Curacao refinery temporarily exempted from US sanctions against Venezuela

Willemstad, Curacao
Willemstad, Curacao. (Photo: disorderly/DepositPhotos)

American companies can again do business with the Isla refinery in Curacao, despite United States sanctions against the Venezuelan state oil company PdVSA. The Curacao government owns the refinery and leases it to PdVSA, NOS reports

The US Department of Finance now issued a waiver to Curacao. The island is exempted from the sanctions until January 15th, 2020. According to the Curacao government, the exemption is an important step towards keeping the refinery open and attracting new partners for the future of the Isla refinery. Due to the sanctions, the refinery has not been operating for months.

The lease contract with the PdVSA expires on December 31st of this year. PdVSA has no money for the innovations required to meet new environmental standards, and Curacao is therefore looking for a new operator for the Isla refinery. The American sanctions were a major barrier for this. A large part of this obstacle has been removed with the exemption, even though it is only temporary, according to the broadcaster.
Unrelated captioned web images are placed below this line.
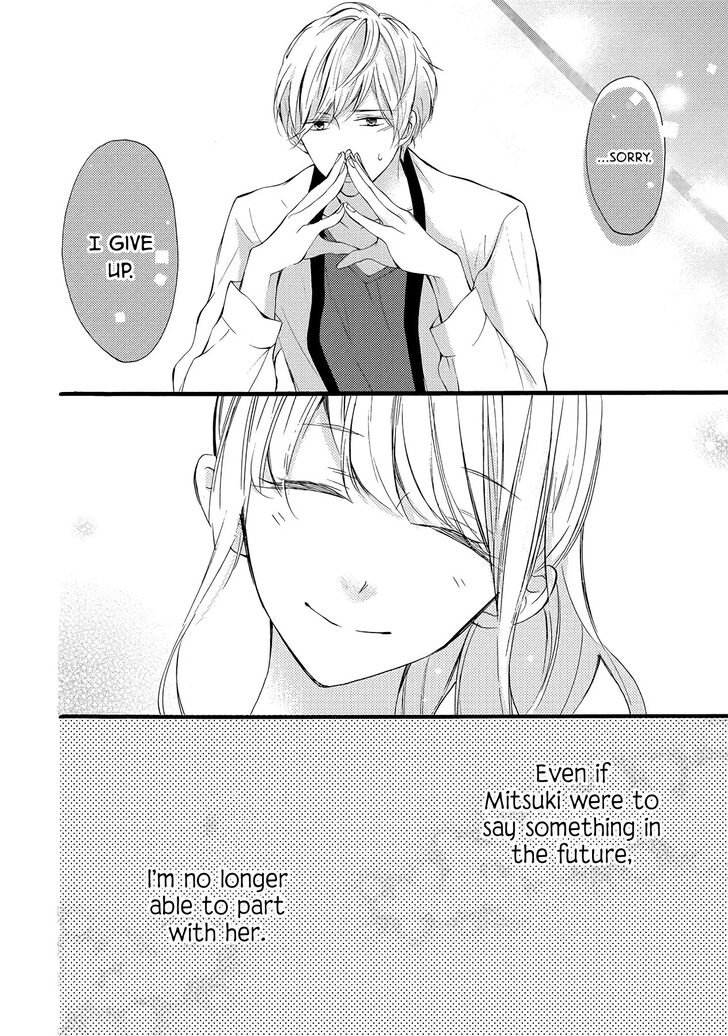 Page 24 of Chapter 5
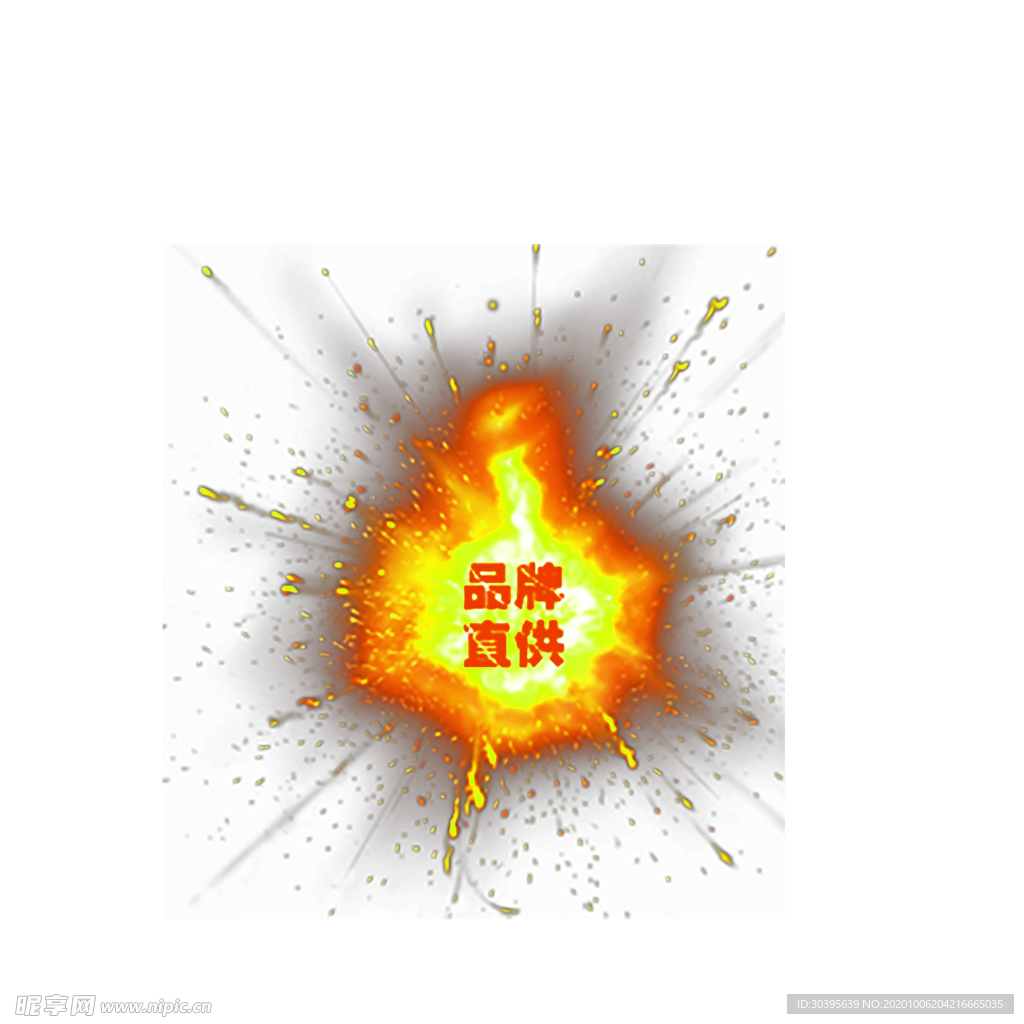 火焰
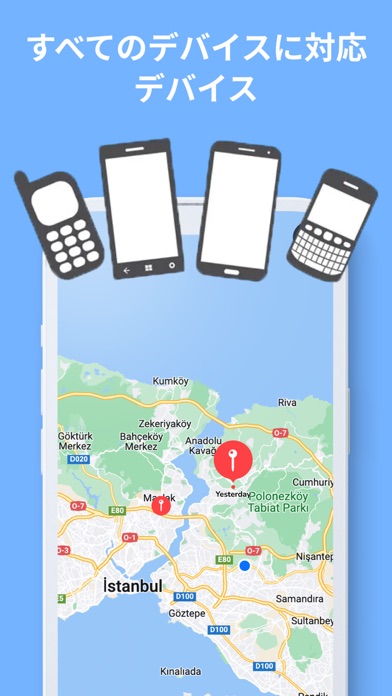 GPS 位置 情報 共有 追跡アプリのおすすめ画像7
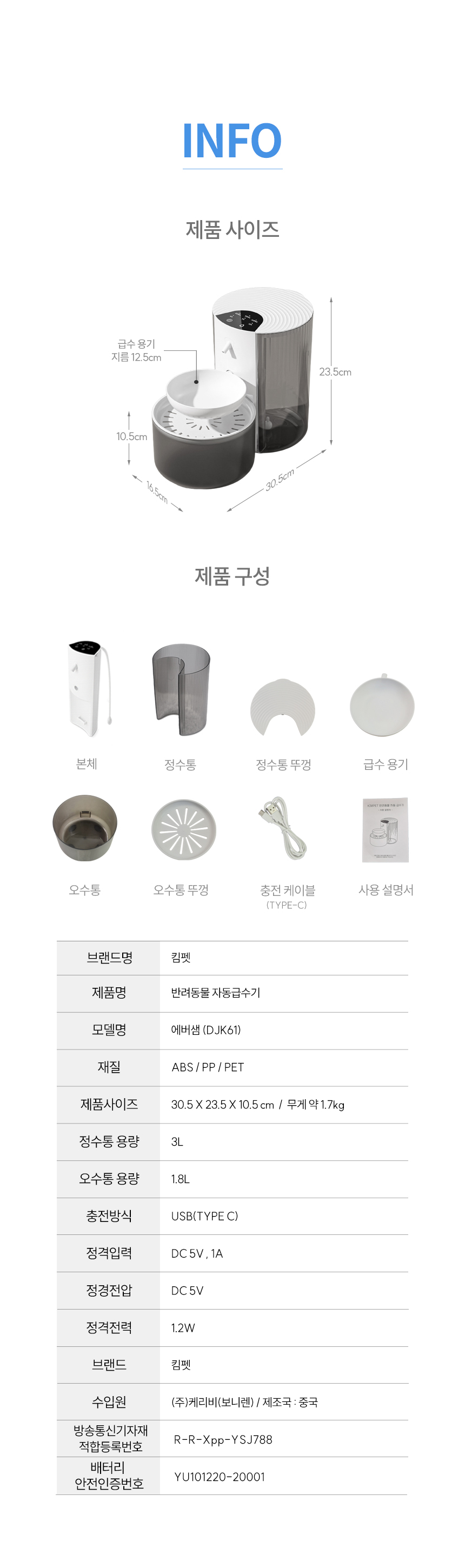 [NEW신상][무료배송] 보니렌 에버샘 필터제로 무선 자동급수기 32번째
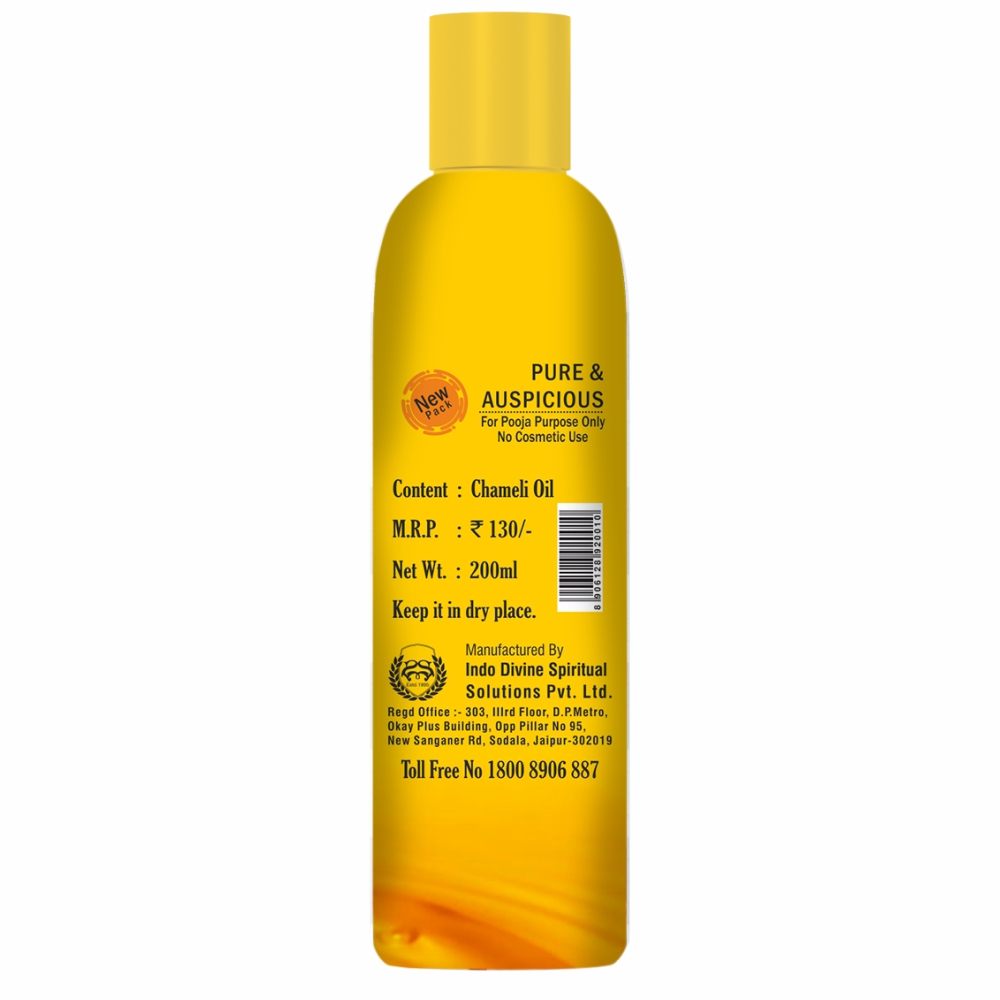 Chameli Oil 200 Ml - Indian Jasmine Essential Oil For Hanuman Pooja, Ideal For Chola, Pujan & Deepak, Sacred Offering For Deity Worship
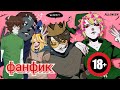 ТОБИ И БЕН - яойный фанфик с фикбука 18+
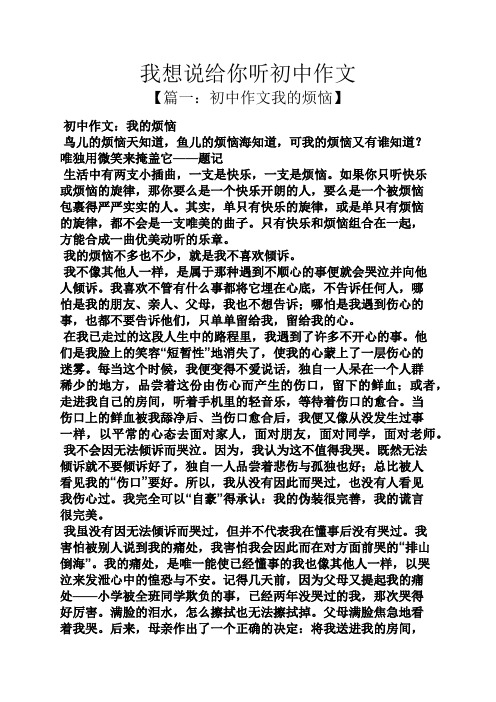 初三作文之我想说给你听初中作文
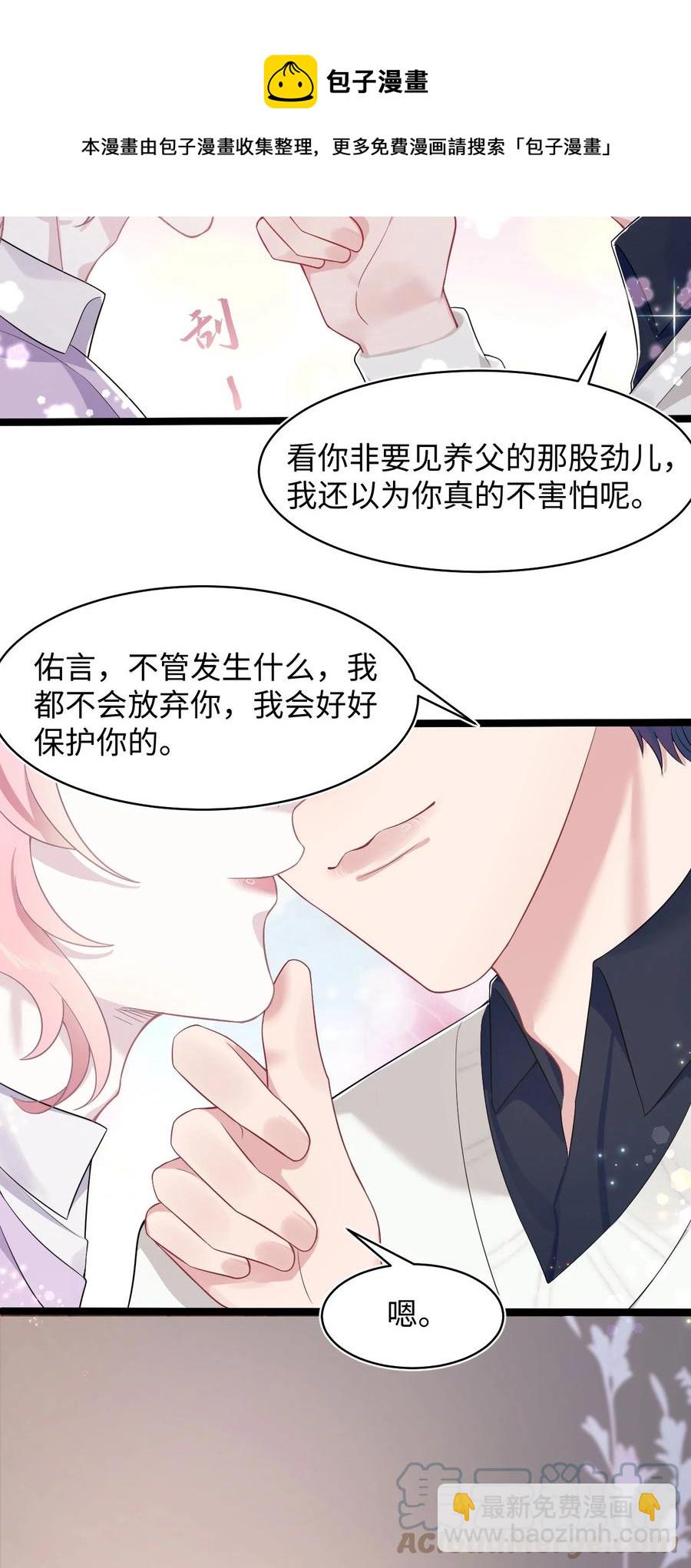 第49话 满血复活24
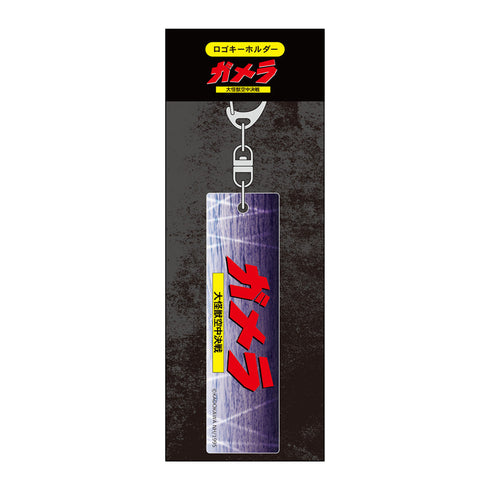 『ガメラ』ロゴキーホルダー(B)【202504再販】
Exactly what the exemption will allow the refinery to do, still has to be worked out. According to NOS, it is likely that the exemption will allow the refinery to work for the Curacao and Bonaire markets, if not for the Venezuelan market. 

The Netherlands and Curacao previously helped the United States out by agreeing to the Americans' request to set up a humanitarian support point for Venezuela at Willemstad airport.

Minister Stef Blok of Foreign Affairs is currently visiting Curacao to discuss the situation in Venezuela, a close neighbor for the Dutch island. On Tuesday Blok promised to assist the Curacao government in its search for a new strategic oil partner.